Raku / doc

🦋 Raku documentation
https://docs.raku.org/
Artistic License 2.0
285 stars 293 forks source link

Add Google Analytics code to the website #1862

Closed JJ closed 6 years ago

JJ commented 6 years ago

Since the grant has started officially, one of the things I'd like to do is to have a clearer idea of what visitors do, where they come from, and where we lose them; I'd like to add Google Analytics code to the site and have it working for at least a month. In principle, I'd use my own code, but if there's some official Google account I could use, and whose results I can access, that would be fine. In principle, I would remove it once I finish the grant, but I can leave it there if it helps, or change it to another one. Any ideas for/against?

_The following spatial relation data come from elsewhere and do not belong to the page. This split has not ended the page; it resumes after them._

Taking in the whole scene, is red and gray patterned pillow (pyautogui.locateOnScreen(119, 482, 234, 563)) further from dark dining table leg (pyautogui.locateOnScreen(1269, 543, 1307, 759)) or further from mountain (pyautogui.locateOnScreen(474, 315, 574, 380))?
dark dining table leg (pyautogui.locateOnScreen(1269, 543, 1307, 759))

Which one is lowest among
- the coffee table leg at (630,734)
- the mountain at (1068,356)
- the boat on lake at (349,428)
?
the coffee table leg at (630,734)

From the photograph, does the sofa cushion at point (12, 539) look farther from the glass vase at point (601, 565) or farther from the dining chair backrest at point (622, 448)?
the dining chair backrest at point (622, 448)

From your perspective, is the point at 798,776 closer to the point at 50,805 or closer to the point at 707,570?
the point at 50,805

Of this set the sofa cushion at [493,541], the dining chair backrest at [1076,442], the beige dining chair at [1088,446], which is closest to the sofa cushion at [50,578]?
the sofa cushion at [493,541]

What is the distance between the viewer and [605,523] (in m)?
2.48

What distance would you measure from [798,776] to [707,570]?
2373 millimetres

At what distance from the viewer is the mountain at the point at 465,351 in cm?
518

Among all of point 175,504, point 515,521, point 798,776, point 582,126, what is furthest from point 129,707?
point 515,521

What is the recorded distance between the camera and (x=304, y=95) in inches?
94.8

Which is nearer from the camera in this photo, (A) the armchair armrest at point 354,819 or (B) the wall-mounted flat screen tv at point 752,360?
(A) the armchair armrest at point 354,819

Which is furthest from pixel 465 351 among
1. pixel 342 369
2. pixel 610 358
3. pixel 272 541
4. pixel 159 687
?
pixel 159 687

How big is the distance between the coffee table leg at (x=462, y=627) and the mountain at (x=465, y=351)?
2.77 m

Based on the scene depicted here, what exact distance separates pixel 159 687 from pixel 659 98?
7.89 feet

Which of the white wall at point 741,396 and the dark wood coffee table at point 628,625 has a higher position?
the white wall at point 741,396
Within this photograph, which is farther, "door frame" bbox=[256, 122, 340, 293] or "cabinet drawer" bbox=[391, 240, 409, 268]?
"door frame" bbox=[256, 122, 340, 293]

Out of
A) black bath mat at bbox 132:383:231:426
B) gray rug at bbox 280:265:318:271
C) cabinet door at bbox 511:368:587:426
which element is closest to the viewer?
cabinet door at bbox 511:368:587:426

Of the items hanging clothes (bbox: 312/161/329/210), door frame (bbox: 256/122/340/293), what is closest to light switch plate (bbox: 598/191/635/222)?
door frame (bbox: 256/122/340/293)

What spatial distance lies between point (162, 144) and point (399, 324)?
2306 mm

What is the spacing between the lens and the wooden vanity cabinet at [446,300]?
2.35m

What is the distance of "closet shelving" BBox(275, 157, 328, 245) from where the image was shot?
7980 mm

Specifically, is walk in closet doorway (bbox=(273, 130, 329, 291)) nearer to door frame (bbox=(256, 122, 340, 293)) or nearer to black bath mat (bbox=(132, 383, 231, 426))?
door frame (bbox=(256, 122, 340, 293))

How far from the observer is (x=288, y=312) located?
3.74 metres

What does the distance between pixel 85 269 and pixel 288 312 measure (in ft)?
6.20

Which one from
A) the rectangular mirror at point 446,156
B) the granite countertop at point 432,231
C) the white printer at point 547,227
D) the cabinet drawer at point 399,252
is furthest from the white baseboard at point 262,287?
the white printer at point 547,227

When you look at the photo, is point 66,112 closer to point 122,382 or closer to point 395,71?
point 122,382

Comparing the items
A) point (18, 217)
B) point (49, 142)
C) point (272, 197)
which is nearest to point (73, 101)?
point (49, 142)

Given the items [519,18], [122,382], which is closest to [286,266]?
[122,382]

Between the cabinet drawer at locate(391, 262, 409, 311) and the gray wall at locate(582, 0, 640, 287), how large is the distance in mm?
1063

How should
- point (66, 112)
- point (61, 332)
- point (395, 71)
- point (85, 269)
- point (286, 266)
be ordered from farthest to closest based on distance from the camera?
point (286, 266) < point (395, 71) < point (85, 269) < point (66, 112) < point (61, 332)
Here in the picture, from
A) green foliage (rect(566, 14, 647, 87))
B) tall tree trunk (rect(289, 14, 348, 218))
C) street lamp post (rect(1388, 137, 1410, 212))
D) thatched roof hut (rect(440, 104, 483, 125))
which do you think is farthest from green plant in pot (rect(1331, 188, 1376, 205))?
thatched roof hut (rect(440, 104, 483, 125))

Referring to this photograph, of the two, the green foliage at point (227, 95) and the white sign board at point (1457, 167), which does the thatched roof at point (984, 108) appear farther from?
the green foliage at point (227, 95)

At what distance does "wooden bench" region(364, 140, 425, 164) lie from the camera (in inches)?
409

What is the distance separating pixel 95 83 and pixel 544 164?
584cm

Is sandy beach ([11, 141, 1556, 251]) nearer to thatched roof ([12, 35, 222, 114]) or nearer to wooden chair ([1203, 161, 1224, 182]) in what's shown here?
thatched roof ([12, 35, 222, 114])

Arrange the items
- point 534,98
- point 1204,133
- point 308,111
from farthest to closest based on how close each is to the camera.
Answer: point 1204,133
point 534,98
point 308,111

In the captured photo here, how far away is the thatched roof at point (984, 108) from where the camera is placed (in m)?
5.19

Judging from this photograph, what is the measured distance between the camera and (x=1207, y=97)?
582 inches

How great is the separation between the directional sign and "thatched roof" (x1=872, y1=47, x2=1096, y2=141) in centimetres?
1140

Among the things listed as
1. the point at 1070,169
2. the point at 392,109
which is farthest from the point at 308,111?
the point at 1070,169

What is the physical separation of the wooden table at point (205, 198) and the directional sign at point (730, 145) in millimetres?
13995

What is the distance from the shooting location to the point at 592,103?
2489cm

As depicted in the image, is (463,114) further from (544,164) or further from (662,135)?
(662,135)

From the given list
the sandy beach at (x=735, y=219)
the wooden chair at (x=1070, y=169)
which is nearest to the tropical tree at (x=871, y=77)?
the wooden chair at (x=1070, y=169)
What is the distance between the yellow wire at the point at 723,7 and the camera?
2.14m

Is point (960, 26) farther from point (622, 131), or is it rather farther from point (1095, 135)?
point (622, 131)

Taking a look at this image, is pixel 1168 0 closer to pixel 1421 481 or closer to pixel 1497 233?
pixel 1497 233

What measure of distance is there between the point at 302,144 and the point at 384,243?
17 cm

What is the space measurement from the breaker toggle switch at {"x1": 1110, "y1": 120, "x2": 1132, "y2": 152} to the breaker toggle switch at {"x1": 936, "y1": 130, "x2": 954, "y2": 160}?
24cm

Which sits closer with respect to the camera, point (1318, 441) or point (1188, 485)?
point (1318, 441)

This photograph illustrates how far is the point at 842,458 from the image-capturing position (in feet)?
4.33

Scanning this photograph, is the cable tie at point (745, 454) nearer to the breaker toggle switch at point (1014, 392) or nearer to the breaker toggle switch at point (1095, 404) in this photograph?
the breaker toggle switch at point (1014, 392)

nxadm commented 6 years ago

I don't know if this something desired.

Users like me frown upon google analytics (or any other type of tracers). Furthermore every single adblocker out there (and DNS setups like pihole) does it job regarding google analytics and blocks it. I presume our users are the type that will at least run adblockers, resulting in severely skewed results.

Wouldn't webserver logs provide all the needed info? E.g. what docs pages are popular?

JJ commented 6 years ago

They might, but I don't have access to the server. For the time being there's just the breakdown of visited pages, but I need a deeper analysis: how many pages visited per session, landing page, that kind of things. I could include it temporarily, during the study, and eliminate it once I get an idea of what's going on.

nxadm commented 6 years ago

Not vetoing anything (or in the position to do :) ), just a heads up that privacy aware users don't know if their info is used correctly or not.

Looking forward to your work!

JJ commented 6 years ago

Someone in a privacy list I participate has suggested this one https://matomo.org/ It's got a 30-day free trial period. Could be enough for the purpose of this. Would that be OK?

Tyil commented 6 years ago

I am very much against using a proprietary or 3rd party service to track all users of the site. If it were a self-hosted system (so all data doesn't get shared with Google or another service), I don't mind.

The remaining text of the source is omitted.